---------- Supplied material ----------

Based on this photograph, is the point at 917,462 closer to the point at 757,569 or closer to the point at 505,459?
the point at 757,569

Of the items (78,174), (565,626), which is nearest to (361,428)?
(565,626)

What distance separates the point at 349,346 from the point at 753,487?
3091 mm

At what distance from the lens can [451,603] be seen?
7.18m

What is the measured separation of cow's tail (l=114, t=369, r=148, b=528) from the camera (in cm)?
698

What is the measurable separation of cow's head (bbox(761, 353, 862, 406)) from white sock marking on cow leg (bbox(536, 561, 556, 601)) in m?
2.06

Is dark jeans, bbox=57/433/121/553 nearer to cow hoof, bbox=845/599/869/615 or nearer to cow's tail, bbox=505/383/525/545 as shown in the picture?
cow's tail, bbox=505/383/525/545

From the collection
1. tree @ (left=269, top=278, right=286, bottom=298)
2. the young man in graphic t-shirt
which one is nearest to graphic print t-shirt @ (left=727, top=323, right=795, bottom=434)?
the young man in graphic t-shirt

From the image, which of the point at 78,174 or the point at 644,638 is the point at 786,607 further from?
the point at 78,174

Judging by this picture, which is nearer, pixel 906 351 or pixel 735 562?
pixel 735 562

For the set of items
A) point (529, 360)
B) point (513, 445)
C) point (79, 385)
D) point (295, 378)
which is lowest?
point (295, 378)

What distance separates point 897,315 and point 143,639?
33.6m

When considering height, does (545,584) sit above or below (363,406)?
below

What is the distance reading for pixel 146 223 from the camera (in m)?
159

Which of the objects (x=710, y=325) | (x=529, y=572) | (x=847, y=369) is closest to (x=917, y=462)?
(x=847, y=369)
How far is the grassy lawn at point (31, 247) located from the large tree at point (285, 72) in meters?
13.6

----------

## What you are asked to do
Rewrite the listing above, replacing "camera" with "lens" wherever it occurs and keeping every other line unchanged.

## Task response
Based on this photograph, is the point at 917,462 closer to the point at 757,569 or closer to the point at 505,459?
the point at 757,569

Of the items (78,174), (565,626), which is nearest to (361,428)?
(565,626)

What distance separates the point at 349,346 from the point at 753,487?
3091 mm

At what distance from the lens can [451,603] be seen?
7.18m

What is the measured separation of cow's tail (l=114, t=369, r=148, b=528) from the lens (in cm)?
698

What is the measurable separation of cow's head (bbox(761, 353, 862, 406)) from white sock marking on cow leg (bbox(536, 561, 556, 601)) in m?
2.06

Is dark jeans, bbox=57/433/121/553 nearer to cow hoof, bbox=845/599/869/615 or nearer to cow's tail, bbox=505/383/525/545 as shown in the picture?
cow's tail, bbox=505/383/525/545

From the collection
1. tree @ (left=269, top=278, right=286, bottom=298)
2. the young man in graphic t-shirt
which one is nearest to graphic print t-shirt @ (left=727, top=323, right=795, bottom=434)?
the young man in graphic t-shirt

From the image, which of the point at 78,174 or the point at 644,638 is the point at 786,607 further from?
the point at 78,174

Judging by this picture, which is nearer, pixel 906 351 or pixel 735 562?
pixel 735 562

For the set of items
A) point (529, 360)
B) point (513, 445)
C) point (79, 385)
D) point (295, 378)
which is lowest?
point (295, 378)

What distance separates point 897,315 and point 143,639?
33.6m

When considering height, does (545,584) sit above or below (363,406)?
below

What is the distance reading for pixel 146 223 from the lens (in m)?
159

Which of the objects (x=710, y=325) | (x=529, y=572) | (x=847, y=369) is closest to (x=917, y=462)?
(x=847, y=369)
How far is the grassy lawn at point (31, 247) located from the large tree at point (285, 72) in meters?
13.6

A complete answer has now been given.